- _Consigne A_
Repérez toutes les lignes de la liste ci-dessous qui contiennent la chaîne « below » et recopiez-les. La casse compte.

........

Parmi les femmes avocates bien connues figurent Jeanne Chauvin, Olga Petit ou encore Maria Vérone. L’une d’entre elles est plus discrète malgré ses 40 ans de barreau : Lucienne Scheid, première femme avocate devenue première secrétaire de la Conférence du Stage.
Lucienne Scheid est née en 1911 dans une famille bourgeoise alsacienne, « intégrée de plein droit dans sa qualité de français en exécution du traité de paix du 28 juin 1919 ». Après avoir fait une année de guerre dans une école privée où l’on enseignait le français, elle poursuit ses études dans un lycée de jeunes filles puis entre à la faculté de droit de Strasbourg. Elle est 5 fois lauréate du prix de l‘université de Strasbourg (dont un prix en droit civil et un prix d’éloquence) et graduée en droit allemand.
Déjà enfant elle voulait devenir avocate (Paris Midi, 13 août 1936). Elle prête serment devant la Cour d’appel de Colmar le 12 août 1932 et s’inscrit comme avocate-stagiaire au Barreau de Strasbourg le 11 octobre 1932. Elle démissionne de ce barreau en 1933 pour s’inscrire à Paris en 1934 : « ce qui me tentait dans cette profession c’était surtout la parole. En restant à Strasbourg le régime local, que je ne critique pas, ne me facilitait guère l’exercice de ma préférence. Je résolus de venir à Paris, quitte à en repartir, en cas de déconvenue… » (L’Alsace française : revue hebdomadaire d’action nationale, 10 août 1938).

........

- _Consigne B_
Renvoyez mot pour mot le passage du texte sur Lucienne Scheid qui va de « Parmi les femmes » à « en droit allemand. ».

........

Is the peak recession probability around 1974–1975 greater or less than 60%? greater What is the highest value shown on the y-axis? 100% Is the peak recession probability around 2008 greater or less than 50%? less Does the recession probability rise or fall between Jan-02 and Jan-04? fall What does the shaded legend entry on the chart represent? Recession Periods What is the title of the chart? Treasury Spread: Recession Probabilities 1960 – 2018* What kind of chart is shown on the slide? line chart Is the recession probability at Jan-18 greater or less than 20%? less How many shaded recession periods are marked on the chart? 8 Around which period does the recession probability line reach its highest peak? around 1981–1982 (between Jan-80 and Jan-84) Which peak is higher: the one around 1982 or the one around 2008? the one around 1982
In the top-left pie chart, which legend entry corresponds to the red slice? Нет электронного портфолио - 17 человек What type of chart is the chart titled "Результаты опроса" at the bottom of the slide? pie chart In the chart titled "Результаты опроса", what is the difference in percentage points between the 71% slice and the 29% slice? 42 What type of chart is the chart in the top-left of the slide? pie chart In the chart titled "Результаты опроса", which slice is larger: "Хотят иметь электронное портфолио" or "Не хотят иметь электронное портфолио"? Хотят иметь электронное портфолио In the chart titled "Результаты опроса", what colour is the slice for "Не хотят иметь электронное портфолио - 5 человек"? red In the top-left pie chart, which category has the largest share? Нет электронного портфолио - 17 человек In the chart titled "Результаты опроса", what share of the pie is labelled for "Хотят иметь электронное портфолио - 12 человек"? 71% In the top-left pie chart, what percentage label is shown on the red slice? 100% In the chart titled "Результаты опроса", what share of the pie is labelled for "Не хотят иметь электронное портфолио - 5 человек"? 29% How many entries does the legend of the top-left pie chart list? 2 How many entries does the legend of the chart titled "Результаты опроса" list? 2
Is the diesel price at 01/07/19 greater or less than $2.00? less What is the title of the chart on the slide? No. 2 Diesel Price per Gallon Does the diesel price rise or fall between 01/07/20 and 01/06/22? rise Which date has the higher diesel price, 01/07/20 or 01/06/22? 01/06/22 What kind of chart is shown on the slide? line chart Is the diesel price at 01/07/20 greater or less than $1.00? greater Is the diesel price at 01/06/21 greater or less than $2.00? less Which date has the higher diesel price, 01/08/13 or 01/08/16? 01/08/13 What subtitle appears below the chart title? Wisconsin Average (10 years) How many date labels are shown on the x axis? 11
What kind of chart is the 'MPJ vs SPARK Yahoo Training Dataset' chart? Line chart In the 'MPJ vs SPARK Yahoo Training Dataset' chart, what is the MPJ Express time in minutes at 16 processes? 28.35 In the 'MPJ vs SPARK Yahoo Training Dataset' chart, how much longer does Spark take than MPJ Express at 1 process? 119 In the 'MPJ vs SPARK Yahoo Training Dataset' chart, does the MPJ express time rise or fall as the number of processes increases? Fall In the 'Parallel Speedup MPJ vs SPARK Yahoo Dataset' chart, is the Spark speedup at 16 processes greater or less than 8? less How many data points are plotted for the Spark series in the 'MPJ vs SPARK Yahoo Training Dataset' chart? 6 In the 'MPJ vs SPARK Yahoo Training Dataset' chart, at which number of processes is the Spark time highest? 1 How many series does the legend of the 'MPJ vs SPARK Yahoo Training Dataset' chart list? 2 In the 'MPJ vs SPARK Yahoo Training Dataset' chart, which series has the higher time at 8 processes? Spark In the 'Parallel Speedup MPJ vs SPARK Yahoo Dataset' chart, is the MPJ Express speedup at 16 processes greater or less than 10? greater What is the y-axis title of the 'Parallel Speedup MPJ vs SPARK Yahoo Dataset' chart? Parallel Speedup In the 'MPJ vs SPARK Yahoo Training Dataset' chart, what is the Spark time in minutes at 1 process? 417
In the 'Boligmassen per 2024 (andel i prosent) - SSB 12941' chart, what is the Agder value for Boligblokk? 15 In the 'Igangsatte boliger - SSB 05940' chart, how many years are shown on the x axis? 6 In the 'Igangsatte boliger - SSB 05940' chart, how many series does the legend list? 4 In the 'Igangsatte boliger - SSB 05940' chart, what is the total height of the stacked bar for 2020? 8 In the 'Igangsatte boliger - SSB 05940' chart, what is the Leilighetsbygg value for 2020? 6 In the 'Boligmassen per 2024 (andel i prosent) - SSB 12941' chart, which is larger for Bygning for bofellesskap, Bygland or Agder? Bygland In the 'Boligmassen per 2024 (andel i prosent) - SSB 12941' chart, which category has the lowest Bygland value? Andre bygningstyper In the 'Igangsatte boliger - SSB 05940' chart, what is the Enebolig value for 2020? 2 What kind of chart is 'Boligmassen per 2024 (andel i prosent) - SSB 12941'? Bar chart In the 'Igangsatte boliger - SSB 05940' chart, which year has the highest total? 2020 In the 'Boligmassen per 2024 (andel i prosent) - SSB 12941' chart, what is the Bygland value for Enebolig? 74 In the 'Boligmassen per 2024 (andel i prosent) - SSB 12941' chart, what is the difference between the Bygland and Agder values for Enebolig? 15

........

- _Réponse rédigée A_
Is the diesel price at 01/07/19 greater or less than $2.00? less What is the title of the chart on the slide? No. 2 Diesel Price per Gallon Does the diesel price rise or fall between 01/07/20 and 01/06/22? rise Which date has the higher diesel price, 01/07/20 or 01/06/22? 01/06/22 What kind of chart is shown on the slide? line chart Is the diesel price at 01/07/20 greater or less than $1.00? greater Is the diesel price at 01/06/21 greater or less than $2.00? less Which date has the higher diesel price, 01/08/13 or 01/08/16? 01/08/13 What subtitle appears below the chart title? Wisconsin Average (10 years) How many date labels are shown on the x axis? 11

- _Réponse rédigée B_
Parmi les femmes avocates bien connues figurent Jeanne Chauvin, Olga Petit ou encore Maria Vérone. L’une d’entre elles est plus discrète malgré ses 40 ans de barreau : Lucienne Scheid, première femme avocate devenue première secrétaire de la Conférence du Stage.
Lucienne Scheid est née en 1911 dans une famille bourgeoise alsacienne, « intégrée de plein droit dans sa qualité de français en exécution du traité de paix du 28 juin 1919 ». Après avoir fait une année de guerre dans une école privée où l’on enseignait le français, elle poursuit ses études dans un lycée de jeunes filles puis entre à la faculté de droit de Strasbourg. Elle est 5 fois lauréate du prix de l‘université de Strasbourg (dont un prix en droit civil et un prix d’éloquence) et graduée en droit allemand.